= Estratto della fonte =
★ ★ ★
Ma non voglio rinnegare la grande lezione che ci può essere impartita sia dall’attualità che dalla storia, se lette nel verso giusto, perciò dialettico; conscio però che occorra approcciare sia l’una che l’altra con mille cautele, cercando di non restarne emotivamente coinvolti - ed è proprio l’emotività che mi fa preferire il massimo delle cautele nei loro confronti, e perciò il totale azzeramento, che come detto è assurda esagerazione. Cultura e bellezza dovrebbero invece essere il nostro pane e olio quotidiano, da azzannare a profusione con trasporto, senza paura d’ingrassare. Dalla cultura e dalla bellezza (compresa la “vera” storia, ovvero quella della cultura: della filosofia, della scienza, delle lettere, delle arti...) provengono gran parte dei nostri stimoli, se ravvivati da passione, sincerità, sensibilità e costanza.
Di recente, assieme alla collega Chiara Grandesso, abbiamo sviluppato i temi di una nuova immagine coordinata e pubblicitaria di un brand che si propone di sfondare (con un certo clamore) nel settore del design di componenti per interni. Un lavoro divertentissimo. I momenti cruciali sono coincisi con due riunioni in cui ci siamo bombardati di riferimenti che poi abbiamo cercato di reinterpretare concretamente tramite parole e segni. Ci siamo serviti della nostra memoria, delle nostre letture, dei nostri studi, delle nostre emozioni, degli spettacoli visti e ascoltati in passato... Citazioni svariate si sono rincorse quasi mai a sproposito e quasi sempre ad apportare un grano di senso in più a tutta la struttura concettuale che stavamo facendo “sorgere dal niente”. Oddio, non proprio “dal niente”, visto che avevamo alle spalle un ottimo briefing con un cliente motivato ed elettrico, che ha trasmesso i giusti stimoli. Ma prima di quel paio di riunioni erano solo questo: stimoli inerti e impalpabili. E invece tramite Seneca, Lou Reed, il principio di contraddizione e la tautologia, Marinetti, Cioran, Platone e la maieutica, D’Annunzio, El Lissitzky, Paola Mastrocola, Deleuze, Le Folie Bergère, John Cale, Proust, Pina Baush, Andy Warhol... di ricordo in ricordo di citazione in citazione di legame in legame... il passato ha dialogato con noi ricreando il presente. E abbiamo immaginato (e creato) frasi e segni che tenevano insieme tutto in maniera nuova.
★ ★ ★
= Consegna =
Indichi se ciascuna affermazione concorda con il brano, rispondendo sì o no e citando fedelmente le parole decisive: (a) il lavoro sull'immagine del brand è stato svolto insieme alla collega Chiara Grandesso; (b) il cliente aveva fornito un briefing scarso e si mostrava poco motivato; (c) i momenti cruciali del lavoro sono coincisi con tre riunioni.

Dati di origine
★ ★ ★
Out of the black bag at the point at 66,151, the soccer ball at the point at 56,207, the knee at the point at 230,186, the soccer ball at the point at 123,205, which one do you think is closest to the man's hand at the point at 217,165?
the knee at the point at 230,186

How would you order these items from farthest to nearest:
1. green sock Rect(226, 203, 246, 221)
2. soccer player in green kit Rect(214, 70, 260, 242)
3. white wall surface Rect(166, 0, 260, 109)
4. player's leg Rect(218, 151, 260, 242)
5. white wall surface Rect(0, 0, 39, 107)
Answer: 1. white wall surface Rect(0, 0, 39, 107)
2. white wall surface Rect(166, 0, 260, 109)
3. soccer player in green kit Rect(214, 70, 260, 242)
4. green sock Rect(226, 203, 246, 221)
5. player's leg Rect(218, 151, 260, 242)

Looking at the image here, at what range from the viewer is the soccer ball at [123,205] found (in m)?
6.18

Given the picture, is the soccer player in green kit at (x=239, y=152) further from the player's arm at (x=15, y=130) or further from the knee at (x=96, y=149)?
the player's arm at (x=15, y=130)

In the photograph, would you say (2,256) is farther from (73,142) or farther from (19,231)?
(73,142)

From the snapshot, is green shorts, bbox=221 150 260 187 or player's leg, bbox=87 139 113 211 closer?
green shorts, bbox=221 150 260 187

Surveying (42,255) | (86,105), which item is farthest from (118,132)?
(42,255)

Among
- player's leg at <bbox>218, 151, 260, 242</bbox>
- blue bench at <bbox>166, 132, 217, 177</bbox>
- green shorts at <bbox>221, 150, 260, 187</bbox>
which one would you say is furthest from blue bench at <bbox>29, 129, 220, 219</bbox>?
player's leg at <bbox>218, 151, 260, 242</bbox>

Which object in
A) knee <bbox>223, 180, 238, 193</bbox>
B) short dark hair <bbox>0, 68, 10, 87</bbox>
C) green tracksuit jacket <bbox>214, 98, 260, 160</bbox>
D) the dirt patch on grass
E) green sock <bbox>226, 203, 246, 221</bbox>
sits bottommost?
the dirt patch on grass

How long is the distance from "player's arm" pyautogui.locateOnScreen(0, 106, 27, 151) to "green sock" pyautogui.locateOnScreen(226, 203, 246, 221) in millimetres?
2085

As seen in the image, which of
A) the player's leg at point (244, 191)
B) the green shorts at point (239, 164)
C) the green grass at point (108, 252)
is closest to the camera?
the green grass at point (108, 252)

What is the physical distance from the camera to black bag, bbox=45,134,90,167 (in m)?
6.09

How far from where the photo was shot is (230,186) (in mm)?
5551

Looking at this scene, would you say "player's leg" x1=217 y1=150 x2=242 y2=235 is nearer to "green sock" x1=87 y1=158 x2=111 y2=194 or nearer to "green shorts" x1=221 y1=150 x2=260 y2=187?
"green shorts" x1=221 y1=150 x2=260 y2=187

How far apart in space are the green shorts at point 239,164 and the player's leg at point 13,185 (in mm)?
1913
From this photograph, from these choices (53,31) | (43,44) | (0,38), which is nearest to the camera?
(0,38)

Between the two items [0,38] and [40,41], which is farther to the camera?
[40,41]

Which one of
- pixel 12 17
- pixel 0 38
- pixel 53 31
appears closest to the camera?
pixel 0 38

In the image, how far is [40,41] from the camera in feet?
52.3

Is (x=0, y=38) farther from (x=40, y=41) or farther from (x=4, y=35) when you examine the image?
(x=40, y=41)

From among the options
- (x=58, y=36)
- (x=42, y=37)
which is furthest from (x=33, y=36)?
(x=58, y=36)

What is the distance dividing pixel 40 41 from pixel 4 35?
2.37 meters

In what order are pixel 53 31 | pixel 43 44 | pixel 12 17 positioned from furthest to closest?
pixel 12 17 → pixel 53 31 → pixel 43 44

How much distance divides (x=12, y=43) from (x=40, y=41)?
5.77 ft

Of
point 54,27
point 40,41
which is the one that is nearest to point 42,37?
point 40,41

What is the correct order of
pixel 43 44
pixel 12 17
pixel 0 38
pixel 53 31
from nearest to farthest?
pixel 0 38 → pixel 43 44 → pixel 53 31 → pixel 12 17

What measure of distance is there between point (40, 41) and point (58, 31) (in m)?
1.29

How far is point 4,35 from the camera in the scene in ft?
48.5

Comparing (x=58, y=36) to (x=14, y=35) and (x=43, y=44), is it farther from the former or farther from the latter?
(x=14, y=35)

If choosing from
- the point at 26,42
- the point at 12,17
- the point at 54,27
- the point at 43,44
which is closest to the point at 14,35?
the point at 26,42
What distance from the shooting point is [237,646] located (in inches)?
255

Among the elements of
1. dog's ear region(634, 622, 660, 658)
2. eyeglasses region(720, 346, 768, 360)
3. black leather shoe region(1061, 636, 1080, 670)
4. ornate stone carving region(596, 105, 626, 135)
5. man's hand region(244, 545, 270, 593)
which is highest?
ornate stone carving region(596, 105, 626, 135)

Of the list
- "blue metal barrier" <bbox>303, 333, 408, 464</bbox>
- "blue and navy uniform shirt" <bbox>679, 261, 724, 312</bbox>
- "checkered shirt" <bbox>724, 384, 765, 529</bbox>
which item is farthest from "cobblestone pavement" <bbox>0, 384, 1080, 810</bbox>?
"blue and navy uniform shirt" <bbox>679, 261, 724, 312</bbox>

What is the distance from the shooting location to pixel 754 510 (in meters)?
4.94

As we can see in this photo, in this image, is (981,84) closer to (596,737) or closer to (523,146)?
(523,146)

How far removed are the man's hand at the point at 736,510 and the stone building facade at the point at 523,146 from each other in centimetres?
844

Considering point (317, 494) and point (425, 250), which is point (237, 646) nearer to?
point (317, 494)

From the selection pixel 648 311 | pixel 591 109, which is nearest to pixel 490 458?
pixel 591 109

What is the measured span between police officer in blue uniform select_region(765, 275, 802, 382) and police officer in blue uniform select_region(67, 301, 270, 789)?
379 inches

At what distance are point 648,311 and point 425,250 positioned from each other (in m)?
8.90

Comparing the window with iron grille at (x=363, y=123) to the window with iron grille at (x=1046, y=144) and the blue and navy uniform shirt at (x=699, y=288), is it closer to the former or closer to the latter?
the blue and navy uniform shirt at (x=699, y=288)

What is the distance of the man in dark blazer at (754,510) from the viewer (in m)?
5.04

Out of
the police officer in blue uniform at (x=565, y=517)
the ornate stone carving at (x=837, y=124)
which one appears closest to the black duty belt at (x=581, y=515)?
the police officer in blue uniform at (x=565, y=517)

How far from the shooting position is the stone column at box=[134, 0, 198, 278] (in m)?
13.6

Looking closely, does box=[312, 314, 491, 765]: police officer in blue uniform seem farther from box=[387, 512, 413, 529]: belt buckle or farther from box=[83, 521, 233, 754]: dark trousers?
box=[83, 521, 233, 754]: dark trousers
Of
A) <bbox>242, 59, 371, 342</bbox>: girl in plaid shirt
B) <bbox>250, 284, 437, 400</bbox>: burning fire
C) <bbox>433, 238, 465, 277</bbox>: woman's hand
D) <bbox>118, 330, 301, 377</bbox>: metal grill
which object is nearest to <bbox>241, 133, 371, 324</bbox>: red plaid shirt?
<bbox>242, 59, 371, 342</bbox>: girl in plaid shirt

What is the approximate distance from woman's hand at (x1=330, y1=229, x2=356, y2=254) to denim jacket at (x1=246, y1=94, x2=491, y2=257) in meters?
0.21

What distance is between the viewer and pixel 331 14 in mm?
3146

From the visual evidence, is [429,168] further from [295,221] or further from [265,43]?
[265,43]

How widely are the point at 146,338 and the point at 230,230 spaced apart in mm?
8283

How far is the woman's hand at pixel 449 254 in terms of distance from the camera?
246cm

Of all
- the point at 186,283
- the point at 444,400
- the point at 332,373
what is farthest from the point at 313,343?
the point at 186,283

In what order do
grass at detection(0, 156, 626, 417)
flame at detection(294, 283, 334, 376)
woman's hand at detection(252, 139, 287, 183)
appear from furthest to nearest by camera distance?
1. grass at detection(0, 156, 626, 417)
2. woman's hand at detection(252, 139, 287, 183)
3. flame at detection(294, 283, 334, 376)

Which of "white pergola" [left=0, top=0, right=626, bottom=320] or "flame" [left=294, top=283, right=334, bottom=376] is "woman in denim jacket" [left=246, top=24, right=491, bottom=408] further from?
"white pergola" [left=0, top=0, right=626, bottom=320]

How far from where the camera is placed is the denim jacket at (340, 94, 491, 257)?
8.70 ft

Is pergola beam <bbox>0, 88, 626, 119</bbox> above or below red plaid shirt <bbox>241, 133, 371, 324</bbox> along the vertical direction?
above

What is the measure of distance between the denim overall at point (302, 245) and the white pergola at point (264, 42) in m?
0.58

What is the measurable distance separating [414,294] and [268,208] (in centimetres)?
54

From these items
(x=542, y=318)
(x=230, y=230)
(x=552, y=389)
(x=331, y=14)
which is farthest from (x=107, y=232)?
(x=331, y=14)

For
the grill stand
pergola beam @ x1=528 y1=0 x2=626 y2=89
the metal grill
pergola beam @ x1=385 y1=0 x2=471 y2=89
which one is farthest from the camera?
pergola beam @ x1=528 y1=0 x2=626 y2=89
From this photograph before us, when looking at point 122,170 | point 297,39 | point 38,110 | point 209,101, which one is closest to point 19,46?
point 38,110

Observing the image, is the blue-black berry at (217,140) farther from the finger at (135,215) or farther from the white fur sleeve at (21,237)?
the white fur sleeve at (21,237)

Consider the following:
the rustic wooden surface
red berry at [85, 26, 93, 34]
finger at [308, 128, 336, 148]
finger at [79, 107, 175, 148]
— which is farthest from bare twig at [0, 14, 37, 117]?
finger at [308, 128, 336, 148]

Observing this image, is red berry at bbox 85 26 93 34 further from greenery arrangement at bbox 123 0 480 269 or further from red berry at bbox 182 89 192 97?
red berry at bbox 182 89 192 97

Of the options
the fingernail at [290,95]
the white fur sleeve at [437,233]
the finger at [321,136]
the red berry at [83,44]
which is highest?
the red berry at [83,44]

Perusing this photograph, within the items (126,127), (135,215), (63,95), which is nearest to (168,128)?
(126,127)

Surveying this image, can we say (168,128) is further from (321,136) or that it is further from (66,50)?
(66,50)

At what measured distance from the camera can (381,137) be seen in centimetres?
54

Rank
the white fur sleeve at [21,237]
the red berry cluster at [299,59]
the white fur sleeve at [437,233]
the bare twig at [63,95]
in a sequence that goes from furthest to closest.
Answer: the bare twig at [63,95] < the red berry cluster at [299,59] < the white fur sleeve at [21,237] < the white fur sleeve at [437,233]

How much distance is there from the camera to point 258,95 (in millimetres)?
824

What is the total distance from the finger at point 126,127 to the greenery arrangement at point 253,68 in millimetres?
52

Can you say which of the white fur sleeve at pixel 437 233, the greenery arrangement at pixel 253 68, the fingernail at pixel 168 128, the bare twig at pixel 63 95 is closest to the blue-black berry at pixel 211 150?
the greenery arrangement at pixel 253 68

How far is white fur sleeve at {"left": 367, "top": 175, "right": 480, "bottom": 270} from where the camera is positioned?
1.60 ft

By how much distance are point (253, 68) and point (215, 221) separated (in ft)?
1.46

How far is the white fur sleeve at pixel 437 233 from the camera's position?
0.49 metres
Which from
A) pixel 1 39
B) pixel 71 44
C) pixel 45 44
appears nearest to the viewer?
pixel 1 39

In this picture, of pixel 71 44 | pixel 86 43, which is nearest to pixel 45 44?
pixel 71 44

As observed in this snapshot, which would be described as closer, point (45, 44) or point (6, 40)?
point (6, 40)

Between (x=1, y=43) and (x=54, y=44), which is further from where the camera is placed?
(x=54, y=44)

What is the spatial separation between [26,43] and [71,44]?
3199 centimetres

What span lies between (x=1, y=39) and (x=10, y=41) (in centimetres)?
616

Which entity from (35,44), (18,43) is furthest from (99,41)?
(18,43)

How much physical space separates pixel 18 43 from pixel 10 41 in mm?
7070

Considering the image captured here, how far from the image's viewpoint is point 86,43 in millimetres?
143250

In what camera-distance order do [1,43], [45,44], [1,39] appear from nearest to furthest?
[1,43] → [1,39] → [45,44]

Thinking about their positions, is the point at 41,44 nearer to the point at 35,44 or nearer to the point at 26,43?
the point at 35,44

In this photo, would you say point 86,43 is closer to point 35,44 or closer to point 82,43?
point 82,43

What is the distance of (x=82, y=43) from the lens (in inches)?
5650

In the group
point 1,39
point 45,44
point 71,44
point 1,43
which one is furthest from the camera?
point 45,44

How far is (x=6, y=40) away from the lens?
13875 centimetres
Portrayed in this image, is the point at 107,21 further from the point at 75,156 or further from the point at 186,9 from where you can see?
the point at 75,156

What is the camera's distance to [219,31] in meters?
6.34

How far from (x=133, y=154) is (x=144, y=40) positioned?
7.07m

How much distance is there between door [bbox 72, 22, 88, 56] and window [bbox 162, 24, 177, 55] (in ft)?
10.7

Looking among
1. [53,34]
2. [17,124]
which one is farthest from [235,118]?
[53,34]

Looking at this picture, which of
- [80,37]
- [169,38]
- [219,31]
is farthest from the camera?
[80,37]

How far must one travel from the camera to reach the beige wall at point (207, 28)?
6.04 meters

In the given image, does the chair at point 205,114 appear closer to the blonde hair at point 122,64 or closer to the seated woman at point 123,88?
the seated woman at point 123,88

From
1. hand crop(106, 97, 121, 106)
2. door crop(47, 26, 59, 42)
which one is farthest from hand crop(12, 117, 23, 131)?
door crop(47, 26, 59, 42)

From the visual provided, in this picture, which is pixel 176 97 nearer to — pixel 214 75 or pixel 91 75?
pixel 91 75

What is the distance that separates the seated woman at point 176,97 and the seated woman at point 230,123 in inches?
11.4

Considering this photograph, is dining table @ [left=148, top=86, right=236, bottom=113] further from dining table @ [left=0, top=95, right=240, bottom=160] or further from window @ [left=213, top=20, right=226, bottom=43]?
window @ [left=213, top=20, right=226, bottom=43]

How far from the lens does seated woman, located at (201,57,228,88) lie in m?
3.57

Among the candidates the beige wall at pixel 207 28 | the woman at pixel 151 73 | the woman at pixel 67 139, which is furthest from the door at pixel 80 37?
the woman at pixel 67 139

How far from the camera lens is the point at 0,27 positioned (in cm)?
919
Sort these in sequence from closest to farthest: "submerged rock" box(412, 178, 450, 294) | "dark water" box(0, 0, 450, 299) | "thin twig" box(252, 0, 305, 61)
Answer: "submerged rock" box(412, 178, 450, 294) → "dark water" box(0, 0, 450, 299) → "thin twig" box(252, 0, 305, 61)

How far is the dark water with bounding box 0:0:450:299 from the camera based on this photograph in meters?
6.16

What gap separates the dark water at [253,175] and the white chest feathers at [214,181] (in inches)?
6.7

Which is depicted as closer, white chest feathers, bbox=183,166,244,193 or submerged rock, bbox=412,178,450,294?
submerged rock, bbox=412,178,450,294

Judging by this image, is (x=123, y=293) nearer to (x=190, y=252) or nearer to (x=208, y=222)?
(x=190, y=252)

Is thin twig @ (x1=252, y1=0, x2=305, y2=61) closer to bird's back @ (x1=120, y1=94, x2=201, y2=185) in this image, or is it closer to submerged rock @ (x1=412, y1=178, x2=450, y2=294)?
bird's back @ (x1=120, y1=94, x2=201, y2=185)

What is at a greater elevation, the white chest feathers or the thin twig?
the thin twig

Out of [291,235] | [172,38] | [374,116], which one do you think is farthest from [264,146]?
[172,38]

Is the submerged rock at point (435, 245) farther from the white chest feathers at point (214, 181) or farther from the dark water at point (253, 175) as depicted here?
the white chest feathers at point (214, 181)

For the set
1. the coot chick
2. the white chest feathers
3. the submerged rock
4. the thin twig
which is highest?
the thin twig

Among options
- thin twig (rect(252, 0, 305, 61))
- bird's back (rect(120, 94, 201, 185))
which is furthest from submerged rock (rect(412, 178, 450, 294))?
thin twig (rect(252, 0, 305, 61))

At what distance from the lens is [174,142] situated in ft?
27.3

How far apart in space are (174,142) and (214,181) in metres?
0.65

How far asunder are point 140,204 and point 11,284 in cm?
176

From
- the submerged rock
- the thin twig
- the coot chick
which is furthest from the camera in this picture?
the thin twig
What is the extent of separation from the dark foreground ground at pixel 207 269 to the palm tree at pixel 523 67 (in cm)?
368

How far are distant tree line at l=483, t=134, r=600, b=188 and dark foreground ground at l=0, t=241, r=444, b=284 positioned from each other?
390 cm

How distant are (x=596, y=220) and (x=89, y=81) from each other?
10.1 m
★ ★ ★
= Risposta =
(a) Sì: «assieme alla collega Chiara Grandesso».
(b) No: «un ottimo briefing con un cliente motivato ed elettrico».
(c) No: «I momenti cruciali sono coincisi con due riunioni».